If $\mathbf{P} = \mathbf{NP}$, then is $\mathbf{L} = \mathbf{NL}$?

Question

If $\mathbf{P} = \mathbf{NP}$, then is $\mathbf{L} = \mathbf{NL}$? I am asking this question because, for other non-deterministic classes, it seems $\mathbf{P} = \mathbf{NP}$ always establishes that they are equal to their deterministic counterparts.

Answer 1

This is an open research question. At our current state of knowledge, knowing $\mathbf{P}=\mathbf{NP}$ would neither imply $\mathbf{L}=\mathbf{NL}$ nor $\mathbf{L}\neq\mathbf{NL}$. And, conversely, knowing $\mathbf{L}=\mathbf{NL}$ or $\mathbf{L}\neq\mathbf{NL}$ wouldn't imply anything about the $\mathbf{P}$ vs $\mathbf{NP}$ question. (But it's possible that the proof of $\mathbf{L}$ vs $\mathbf{NL}$ would tell us something about $\mathbf{P}$ vs $\mathbf{NP}$ or vice-versa.)
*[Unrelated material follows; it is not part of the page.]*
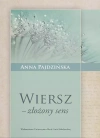 Wiersz - złożony sens - zdjęcie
We know $\mathbf{L}\subseteq \mathbf{NL} \subseteq \mathbf{P} \subseteq \mathbf{NP} \subseteq \mathbf{PSPACE} = \mathbf{NPSPACE}$, where the equality follows from Savitch's theorem. The nondeterministic version of the space hierarchy theorem says that $\mathbf{NL}\neq \mathbf{NPSPACE}$ so we know that at least one of the set inclusions must be strict. We kinda think they're all strict but our current knowledge doesn't rule out any subset of them, as long as it includes at least one between $\mathbf{NL}$ and $\mathbf{PSPACE}$.